The second argument against wet nurses was less medical and more moral. The nurse’s character was intimately connected to the quality of her milk. The ‘wrong’ nurse could do more damage than good to her charge, through breastfeeding. Protestant writers often described wet nurses as ‘drunkards’, ‘sluts’, or ‘gossips’, corrupted from the inside. Babies could become morally as well as physically degraded by ‘bad milk’, but they were also at risk of neglect, as it was widely believed that only mothers could ‘truly love’ their babies.

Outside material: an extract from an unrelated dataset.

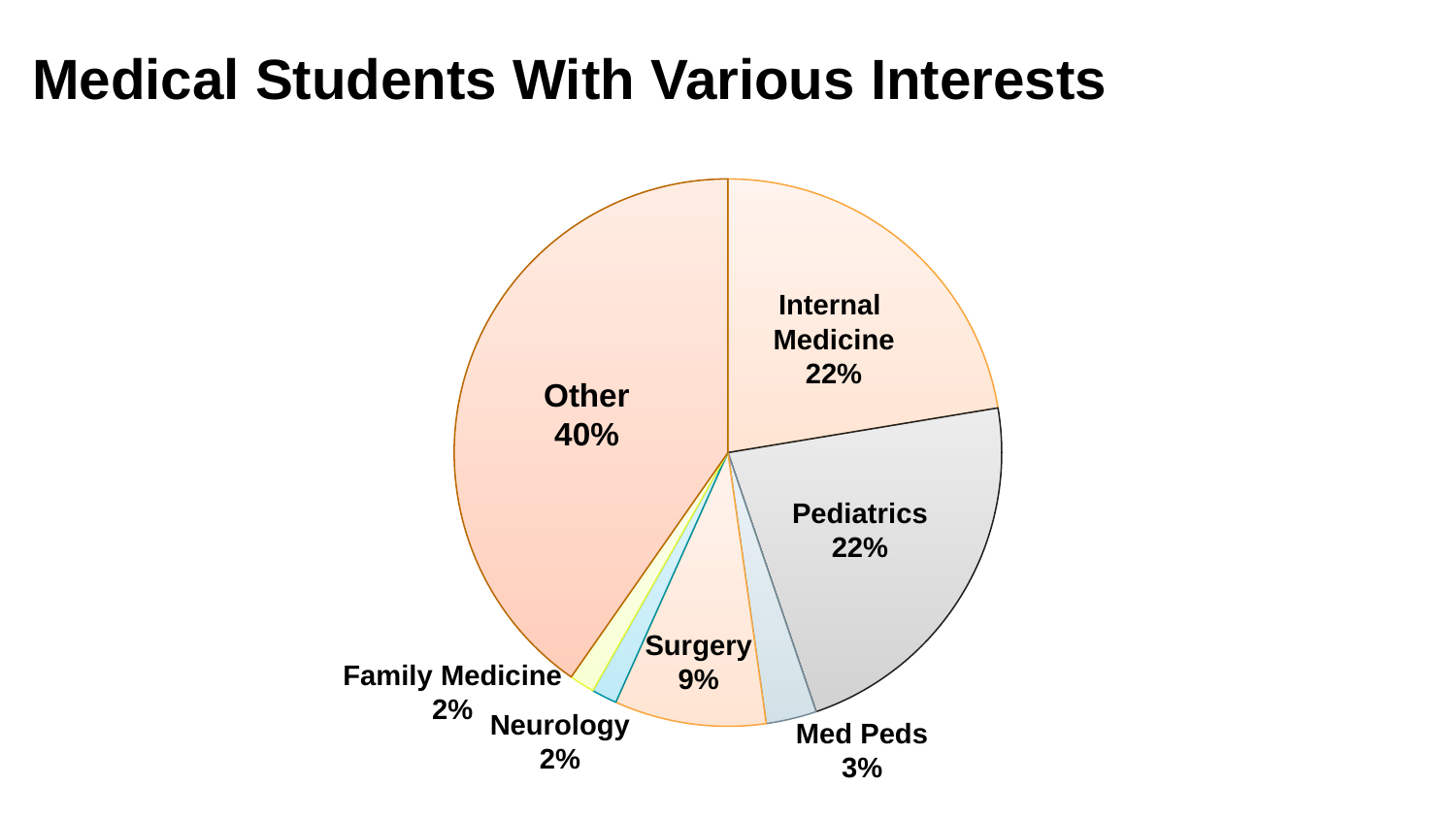
What is the value shown for Med Peds? 3% What is the title of the chart? Medical Students With Various Interests Which category has the largest slice of the pie? Other What is the difference between the Internal Medicine slice and the Med Peds slice? 19% What is the value shown for Surgery? 9% What share of the pie does Pediatrics represent? 22% What is the difference between the Other slice and the Surgery slice? 31% How many labeled slices does the pie chart have? 7 What percentage is shown for Neurology? 2% Which is larger, the slice for Other or the slice for Internal Medicine? Other What percentage of the pie is labeled Other? 40% What kind of chart is shown on the slide? pie chart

Motherhood and breastfeeding are fascinating topics – I’ve only scratched the surface of this subject in this text. Breastfeeding had long been idealised and associated with the sacred, as we can see in the many depictions of the Virgin Mary nursing Jesus. It was undeniably intertwined with sex and sin, but it was also the mark of a true Christian mother. With the Reformation, breastfeeding gradually changed from a ‘sacred’ duty to a ‘natural’ one, which implied a misogynistic perception of wet nurses as potentially diabolic and ‘unnatural’, a deviant version of motherhood. Wet nurses could disrupt the social order, by corrupting children and occupying a bigger role within the family than they ought to. Still, for wealthy women who mostly didn’t breastfeed their own children, they were a necessity, even if potentially dangerous.
References:
Jacques Guillemeau, The Happy Delivery of Women (London, 1612).
Henry Newcome, The Compleat Mother: Or An Earnest Perswasive to all Mothers (especially those of Rank and Quality) to Nurse their own Children (London, 1695).
Ambroise Paré, Works (London, 1634).
Thomas Raynalde, The Birth of Mankinde (London, 1598).
Jane Sharp, The Midwives Book (London, 1671).